**TEXT EXTRACT:**
It is with those centuries of opposition and incidents behind their peoples that we can understand the surprise of the Samaritan woman (John 4:9) when Jesus rises above the social and religious restrictions not just of a man talking to a woman, but also of a Jew talking to a Samaritan.

The Samaritan is the one that teaches gratitude in the miracle of the 10 Lepers.

He demonstrated how to respond when we benefit from the grace and goodness of others.

The Samaritans showed by their behaviour that they were better than the Jews in understanding and demonstration of the essence God and godliness.

They exposed the difference between the religiosity of the Jews and their piety.

In spite of this, the Jews looked down on them and believed them to be inferior and unworthy to worship in the same temple with them.

Today we see the same script played out in different parts of the world, only with different casts.

All over the world, Liberals are demonstrating that they are more compassionate, more tolerant, more sensitive, non-judgemental in attitude, less prejudiced, more peaceful and more caring.

They stand against death penalty and defend human dignity and sanctity of life. Yet they are pro abortion rights for women.

while the religious right advocate for death penalty and discrimination and criminalisation of those who are not like them.

Rows from a dataset
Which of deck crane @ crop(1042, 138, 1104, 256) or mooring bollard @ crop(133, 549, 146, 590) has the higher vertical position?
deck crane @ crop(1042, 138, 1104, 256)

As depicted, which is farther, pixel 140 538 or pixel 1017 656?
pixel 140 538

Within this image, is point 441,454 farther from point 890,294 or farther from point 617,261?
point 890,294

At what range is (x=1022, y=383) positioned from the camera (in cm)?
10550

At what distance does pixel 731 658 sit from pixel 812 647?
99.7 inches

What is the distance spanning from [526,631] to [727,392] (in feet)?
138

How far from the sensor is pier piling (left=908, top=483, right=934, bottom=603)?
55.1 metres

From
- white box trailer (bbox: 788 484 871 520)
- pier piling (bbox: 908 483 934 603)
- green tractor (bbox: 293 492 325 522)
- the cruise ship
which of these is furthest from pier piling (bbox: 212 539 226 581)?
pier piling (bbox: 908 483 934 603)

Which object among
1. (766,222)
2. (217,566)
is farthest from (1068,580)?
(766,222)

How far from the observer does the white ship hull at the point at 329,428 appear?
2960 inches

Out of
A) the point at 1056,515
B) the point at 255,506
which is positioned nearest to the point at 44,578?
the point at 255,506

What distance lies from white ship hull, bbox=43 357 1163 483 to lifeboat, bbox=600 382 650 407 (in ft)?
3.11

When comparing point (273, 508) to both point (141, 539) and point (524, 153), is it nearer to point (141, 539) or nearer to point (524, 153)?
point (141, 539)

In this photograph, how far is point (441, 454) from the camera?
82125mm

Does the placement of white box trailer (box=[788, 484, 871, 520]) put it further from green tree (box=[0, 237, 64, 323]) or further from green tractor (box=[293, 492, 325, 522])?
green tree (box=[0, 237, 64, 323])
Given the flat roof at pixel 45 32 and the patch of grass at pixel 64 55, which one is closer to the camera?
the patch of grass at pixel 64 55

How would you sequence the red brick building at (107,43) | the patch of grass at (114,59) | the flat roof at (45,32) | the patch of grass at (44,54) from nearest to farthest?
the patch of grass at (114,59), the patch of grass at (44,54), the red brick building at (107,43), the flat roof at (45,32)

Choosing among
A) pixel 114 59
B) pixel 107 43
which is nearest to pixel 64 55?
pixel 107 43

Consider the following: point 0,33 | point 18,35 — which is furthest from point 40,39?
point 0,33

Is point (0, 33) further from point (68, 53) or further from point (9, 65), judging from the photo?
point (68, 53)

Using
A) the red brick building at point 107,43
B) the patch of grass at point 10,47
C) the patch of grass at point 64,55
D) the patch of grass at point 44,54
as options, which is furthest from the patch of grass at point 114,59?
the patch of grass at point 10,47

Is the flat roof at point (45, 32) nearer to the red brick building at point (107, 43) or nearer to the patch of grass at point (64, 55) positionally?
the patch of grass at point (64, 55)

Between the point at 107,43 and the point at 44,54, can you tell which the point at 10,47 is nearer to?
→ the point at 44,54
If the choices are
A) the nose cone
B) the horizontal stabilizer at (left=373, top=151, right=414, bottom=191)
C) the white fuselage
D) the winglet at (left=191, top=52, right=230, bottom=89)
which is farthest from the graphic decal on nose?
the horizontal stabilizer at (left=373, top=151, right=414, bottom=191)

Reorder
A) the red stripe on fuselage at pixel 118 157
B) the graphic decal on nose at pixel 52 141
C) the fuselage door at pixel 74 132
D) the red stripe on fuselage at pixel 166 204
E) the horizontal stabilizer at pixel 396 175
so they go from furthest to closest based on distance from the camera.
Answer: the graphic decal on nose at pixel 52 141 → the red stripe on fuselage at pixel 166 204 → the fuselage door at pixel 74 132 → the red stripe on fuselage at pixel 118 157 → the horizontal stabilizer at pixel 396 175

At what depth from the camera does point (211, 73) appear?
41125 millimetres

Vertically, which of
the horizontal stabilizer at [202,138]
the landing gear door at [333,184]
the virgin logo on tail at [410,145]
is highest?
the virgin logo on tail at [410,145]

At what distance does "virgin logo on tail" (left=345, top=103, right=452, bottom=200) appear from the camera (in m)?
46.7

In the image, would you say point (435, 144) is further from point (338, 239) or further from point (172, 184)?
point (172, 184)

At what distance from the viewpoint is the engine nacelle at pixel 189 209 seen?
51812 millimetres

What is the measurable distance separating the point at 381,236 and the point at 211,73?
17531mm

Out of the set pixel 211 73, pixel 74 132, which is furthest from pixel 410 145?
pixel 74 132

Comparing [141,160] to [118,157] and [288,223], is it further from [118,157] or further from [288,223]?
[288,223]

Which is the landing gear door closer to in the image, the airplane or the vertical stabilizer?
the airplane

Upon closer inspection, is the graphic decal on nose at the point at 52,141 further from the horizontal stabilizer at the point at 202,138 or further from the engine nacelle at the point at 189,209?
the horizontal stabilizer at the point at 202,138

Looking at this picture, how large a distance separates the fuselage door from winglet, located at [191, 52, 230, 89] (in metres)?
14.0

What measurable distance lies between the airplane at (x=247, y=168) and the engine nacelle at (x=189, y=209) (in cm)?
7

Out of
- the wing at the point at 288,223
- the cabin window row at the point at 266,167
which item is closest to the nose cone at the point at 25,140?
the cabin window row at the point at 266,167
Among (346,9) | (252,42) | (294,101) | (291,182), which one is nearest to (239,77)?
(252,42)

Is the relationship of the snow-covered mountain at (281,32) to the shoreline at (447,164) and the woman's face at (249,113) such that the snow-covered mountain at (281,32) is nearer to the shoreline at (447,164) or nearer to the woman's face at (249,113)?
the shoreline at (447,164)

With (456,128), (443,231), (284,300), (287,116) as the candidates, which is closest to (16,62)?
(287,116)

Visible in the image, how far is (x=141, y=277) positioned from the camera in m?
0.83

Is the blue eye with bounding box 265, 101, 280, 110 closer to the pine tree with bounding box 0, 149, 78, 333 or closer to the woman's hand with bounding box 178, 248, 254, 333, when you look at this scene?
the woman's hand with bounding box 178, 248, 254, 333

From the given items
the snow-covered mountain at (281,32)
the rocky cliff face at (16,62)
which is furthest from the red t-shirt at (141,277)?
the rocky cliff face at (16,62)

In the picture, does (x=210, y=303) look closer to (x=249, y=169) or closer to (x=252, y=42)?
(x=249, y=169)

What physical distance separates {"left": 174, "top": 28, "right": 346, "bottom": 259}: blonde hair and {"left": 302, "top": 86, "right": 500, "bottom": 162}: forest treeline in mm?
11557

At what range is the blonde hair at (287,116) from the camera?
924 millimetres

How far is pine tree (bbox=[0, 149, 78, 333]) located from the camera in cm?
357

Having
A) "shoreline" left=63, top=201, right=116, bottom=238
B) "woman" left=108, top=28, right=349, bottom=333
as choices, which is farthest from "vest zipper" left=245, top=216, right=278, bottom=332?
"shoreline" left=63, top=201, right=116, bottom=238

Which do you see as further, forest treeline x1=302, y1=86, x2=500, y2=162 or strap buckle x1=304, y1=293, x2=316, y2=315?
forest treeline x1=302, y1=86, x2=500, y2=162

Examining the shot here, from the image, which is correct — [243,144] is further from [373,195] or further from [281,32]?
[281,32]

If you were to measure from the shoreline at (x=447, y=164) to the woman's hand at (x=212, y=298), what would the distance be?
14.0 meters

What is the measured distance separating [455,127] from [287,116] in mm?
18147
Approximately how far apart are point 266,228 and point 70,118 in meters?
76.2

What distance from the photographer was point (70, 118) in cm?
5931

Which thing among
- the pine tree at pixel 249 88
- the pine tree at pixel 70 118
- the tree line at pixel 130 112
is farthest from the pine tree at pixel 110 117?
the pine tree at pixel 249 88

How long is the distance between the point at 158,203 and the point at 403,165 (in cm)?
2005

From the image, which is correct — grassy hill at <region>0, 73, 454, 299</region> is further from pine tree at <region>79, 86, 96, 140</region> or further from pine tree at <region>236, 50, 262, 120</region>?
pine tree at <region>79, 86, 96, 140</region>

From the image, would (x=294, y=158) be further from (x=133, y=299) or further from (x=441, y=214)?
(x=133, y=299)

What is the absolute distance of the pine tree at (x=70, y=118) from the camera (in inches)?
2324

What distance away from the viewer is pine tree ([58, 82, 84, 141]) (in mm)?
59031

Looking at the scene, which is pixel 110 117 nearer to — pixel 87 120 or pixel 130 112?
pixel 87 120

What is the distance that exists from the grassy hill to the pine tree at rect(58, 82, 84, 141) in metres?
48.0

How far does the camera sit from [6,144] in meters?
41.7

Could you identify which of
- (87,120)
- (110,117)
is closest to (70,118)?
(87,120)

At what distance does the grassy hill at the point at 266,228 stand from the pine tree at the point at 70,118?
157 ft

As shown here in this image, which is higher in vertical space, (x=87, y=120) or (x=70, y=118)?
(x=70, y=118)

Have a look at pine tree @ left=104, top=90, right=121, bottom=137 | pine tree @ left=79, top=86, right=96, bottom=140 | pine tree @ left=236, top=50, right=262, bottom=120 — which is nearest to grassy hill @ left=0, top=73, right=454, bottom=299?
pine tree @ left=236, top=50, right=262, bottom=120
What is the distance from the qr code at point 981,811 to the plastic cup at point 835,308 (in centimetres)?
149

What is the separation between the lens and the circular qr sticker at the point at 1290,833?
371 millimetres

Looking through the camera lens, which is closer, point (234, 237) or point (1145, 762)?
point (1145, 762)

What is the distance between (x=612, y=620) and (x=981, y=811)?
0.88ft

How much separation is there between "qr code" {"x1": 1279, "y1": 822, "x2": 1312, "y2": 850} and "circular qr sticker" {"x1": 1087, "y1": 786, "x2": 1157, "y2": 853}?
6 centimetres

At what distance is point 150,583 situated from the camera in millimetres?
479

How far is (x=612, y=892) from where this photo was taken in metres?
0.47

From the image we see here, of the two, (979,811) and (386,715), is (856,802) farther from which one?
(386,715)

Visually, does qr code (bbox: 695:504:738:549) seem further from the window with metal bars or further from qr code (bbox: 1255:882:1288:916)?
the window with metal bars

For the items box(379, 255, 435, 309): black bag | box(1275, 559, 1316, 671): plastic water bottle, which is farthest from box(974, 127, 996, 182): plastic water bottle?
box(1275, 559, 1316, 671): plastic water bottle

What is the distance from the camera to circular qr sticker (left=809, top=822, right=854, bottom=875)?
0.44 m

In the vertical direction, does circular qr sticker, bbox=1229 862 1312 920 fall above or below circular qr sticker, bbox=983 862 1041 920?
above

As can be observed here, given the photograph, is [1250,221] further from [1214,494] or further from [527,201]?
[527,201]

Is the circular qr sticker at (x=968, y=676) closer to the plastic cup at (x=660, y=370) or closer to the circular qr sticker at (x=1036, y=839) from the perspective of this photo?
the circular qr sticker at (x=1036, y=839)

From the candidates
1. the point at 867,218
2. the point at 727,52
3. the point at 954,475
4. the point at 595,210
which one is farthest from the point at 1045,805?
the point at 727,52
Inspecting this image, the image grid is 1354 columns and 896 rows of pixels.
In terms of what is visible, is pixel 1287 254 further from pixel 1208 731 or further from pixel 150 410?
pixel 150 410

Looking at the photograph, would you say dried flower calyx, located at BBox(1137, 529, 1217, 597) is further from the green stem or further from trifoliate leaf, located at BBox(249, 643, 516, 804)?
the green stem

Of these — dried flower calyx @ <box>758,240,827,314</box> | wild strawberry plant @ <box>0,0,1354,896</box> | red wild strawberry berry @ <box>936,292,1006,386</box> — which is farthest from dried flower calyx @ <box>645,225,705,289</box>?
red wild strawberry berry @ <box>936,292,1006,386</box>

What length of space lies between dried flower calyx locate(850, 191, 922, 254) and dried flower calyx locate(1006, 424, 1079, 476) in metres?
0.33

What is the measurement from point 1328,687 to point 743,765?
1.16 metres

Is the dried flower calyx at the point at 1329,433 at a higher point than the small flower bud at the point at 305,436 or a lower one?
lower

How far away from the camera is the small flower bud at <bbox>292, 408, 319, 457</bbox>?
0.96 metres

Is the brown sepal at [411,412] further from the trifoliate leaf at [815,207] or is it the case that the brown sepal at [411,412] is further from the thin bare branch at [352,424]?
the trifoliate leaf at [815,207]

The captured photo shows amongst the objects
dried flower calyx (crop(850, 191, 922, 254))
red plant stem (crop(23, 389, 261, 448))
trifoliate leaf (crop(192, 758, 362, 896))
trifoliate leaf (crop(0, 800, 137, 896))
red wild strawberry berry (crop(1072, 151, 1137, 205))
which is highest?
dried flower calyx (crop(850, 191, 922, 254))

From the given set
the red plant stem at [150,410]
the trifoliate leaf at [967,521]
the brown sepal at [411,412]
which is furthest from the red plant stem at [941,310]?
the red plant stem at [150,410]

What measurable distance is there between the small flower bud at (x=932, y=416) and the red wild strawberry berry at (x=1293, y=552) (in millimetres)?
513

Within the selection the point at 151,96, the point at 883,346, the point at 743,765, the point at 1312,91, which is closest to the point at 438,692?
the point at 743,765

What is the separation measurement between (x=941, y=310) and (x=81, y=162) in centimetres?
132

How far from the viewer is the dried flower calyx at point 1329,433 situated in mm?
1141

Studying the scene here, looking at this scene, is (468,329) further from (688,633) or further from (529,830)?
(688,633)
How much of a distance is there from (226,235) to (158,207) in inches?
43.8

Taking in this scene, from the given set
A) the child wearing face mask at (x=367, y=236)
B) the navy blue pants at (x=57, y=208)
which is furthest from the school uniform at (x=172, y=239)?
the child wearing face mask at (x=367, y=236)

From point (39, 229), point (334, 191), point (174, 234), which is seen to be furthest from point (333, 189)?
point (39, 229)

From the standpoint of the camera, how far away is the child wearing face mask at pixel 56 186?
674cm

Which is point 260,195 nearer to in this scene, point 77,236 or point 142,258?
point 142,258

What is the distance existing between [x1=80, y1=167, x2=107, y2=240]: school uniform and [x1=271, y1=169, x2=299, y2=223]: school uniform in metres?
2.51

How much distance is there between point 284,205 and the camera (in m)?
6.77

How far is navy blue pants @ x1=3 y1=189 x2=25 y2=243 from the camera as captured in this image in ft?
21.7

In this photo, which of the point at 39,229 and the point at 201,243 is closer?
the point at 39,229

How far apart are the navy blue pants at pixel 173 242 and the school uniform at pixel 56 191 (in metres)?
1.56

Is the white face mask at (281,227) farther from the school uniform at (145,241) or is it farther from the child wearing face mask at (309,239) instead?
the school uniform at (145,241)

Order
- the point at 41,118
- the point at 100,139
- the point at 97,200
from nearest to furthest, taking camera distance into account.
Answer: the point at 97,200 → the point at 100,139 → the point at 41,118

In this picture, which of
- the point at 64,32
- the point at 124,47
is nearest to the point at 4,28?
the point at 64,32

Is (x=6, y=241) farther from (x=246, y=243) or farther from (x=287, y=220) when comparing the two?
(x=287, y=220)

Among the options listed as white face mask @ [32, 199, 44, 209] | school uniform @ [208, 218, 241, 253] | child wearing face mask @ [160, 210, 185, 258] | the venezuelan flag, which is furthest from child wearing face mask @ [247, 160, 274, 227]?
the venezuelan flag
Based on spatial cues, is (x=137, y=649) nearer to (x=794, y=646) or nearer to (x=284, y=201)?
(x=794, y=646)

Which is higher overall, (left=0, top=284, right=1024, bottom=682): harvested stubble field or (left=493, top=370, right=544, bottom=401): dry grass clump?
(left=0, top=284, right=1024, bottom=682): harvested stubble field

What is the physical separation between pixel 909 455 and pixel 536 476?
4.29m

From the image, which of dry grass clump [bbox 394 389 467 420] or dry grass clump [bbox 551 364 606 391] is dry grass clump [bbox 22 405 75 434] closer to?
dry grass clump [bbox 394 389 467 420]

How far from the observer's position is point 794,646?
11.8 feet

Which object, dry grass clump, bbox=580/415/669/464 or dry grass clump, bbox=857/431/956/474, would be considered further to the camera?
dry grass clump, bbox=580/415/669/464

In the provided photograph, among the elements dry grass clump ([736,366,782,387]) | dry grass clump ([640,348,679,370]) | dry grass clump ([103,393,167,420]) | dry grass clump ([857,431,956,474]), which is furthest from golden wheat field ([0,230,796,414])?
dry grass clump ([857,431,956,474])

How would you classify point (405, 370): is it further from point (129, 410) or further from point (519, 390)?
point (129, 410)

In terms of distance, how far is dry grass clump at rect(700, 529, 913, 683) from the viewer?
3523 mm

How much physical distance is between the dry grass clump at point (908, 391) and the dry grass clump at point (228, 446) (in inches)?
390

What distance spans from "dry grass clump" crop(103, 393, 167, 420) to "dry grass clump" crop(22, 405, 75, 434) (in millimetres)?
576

**CHALLENGE 1:**
In the text about Samaritans and Jews, what does the Samaritan teach in the miracle of the 10 Lepers?
**CHALLENGE 2:**
Carry on the text about Samaritans and Jews from its last sentence.
The records have nothing to do with the text.

**RESPONSE 1:**
Gratitude.

**RESPONSE 2:**
Liberal stand against racial and religious discrimination. They stand against Islamic extremism and white supremacy. They fight against ethnic and religious intolerance, persecution of non Muslims in Islamic countries and homosexuals in western countries.

And what do you get from the extreme religious conservatives right? Talibans, subjugation of women, Support for sex and gender inequality and justification of prejudice and segregation.

I suppose we should stop and think about the Good Samaritan and rise above ethnic and religious prejudices, which are the two main constructs at the root of our problems and descent into anarchy.

All men are brothers. God created them many nations out of one blood. Jesus said, leave them to grow together until the harvest. This world is for the righteous and sinners to share. We just have to live peacefully together until the judge decides.